A bare number is the expected answer: the count of lines in the records that contain the word "name".

::: Data :::

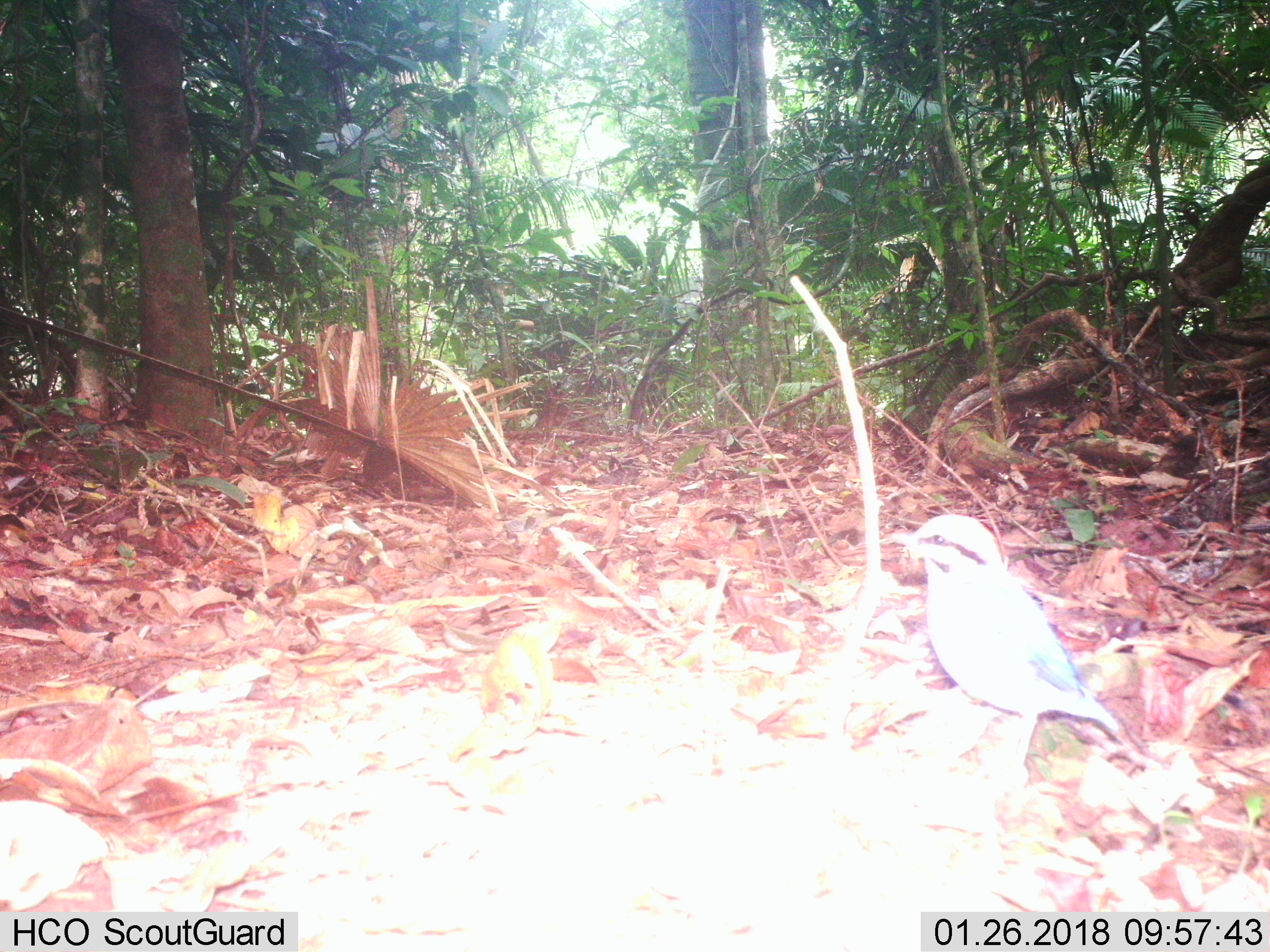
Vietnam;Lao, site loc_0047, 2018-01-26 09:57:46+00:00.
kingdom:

:::
::: Data :::

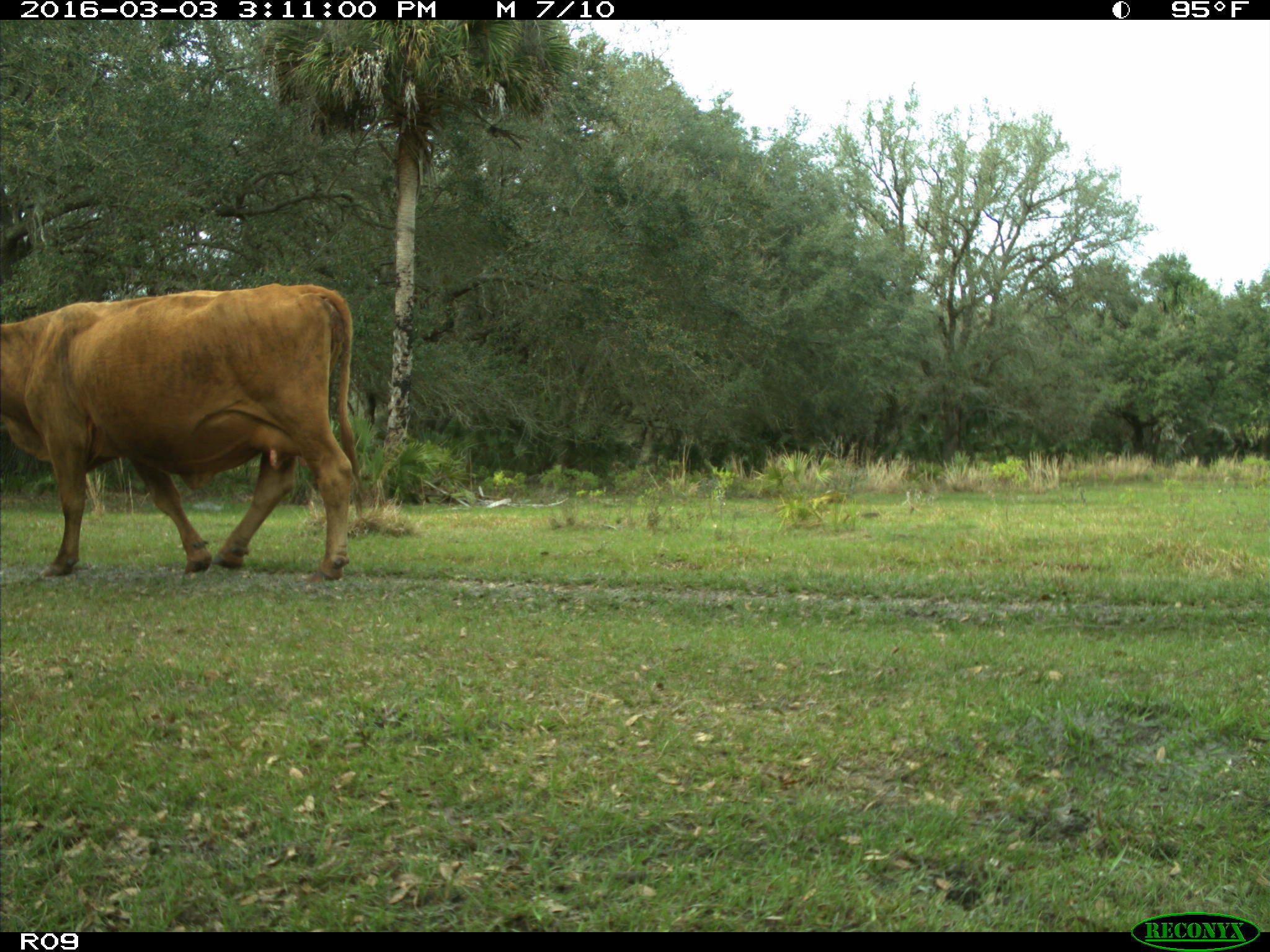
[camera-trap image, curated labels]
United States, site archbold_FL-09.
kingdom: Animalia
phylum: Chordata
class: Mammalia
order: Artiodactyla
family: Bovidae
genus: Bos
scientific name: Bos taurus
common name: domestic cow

:::
::: Data :::

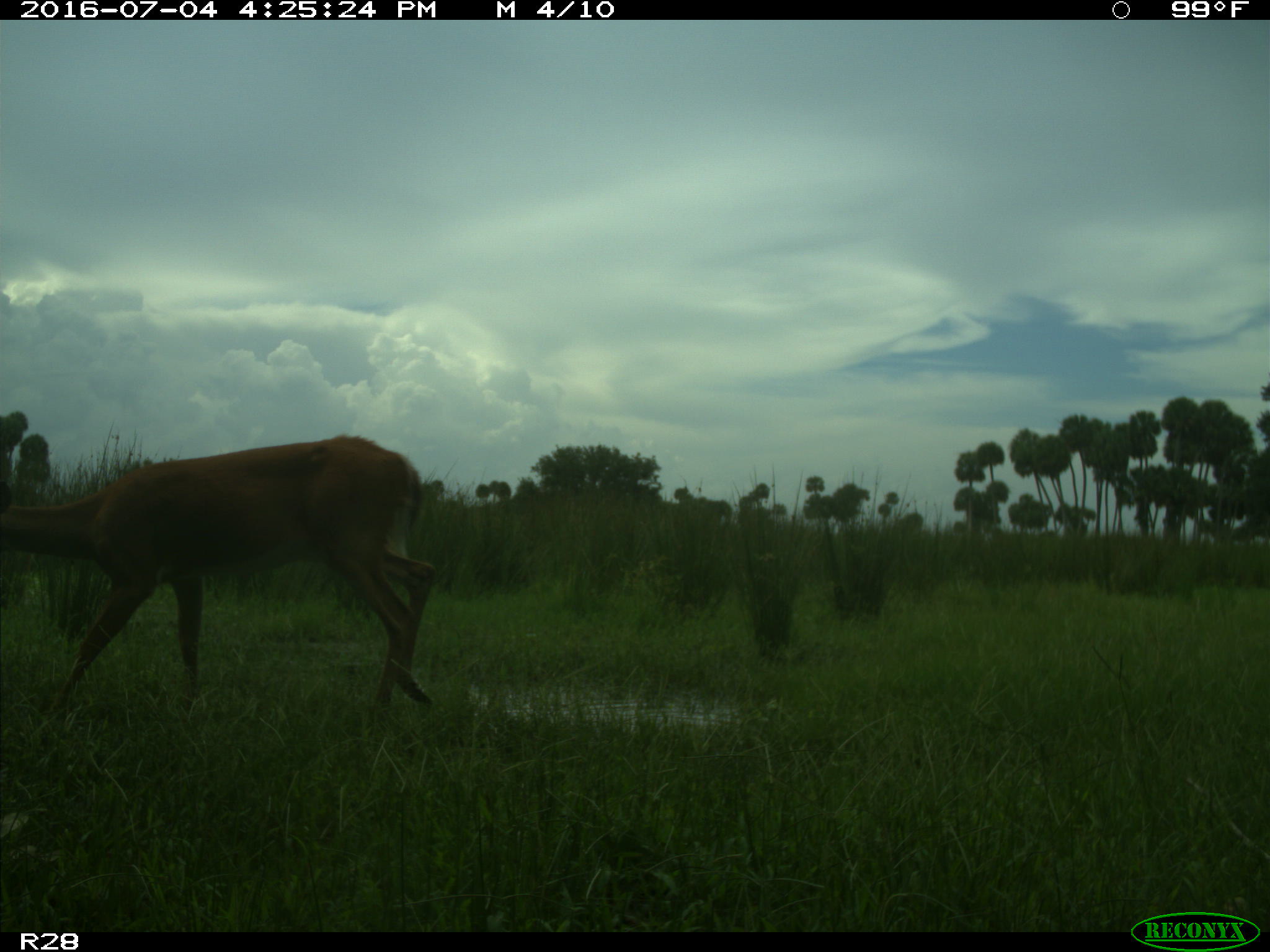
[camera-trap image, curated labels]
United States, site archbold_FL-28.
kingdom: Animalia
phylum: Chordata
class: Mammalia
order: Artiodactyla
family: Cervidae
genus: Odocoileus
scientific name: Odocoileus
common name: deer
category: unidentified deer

:::

> [Reply to the task]
4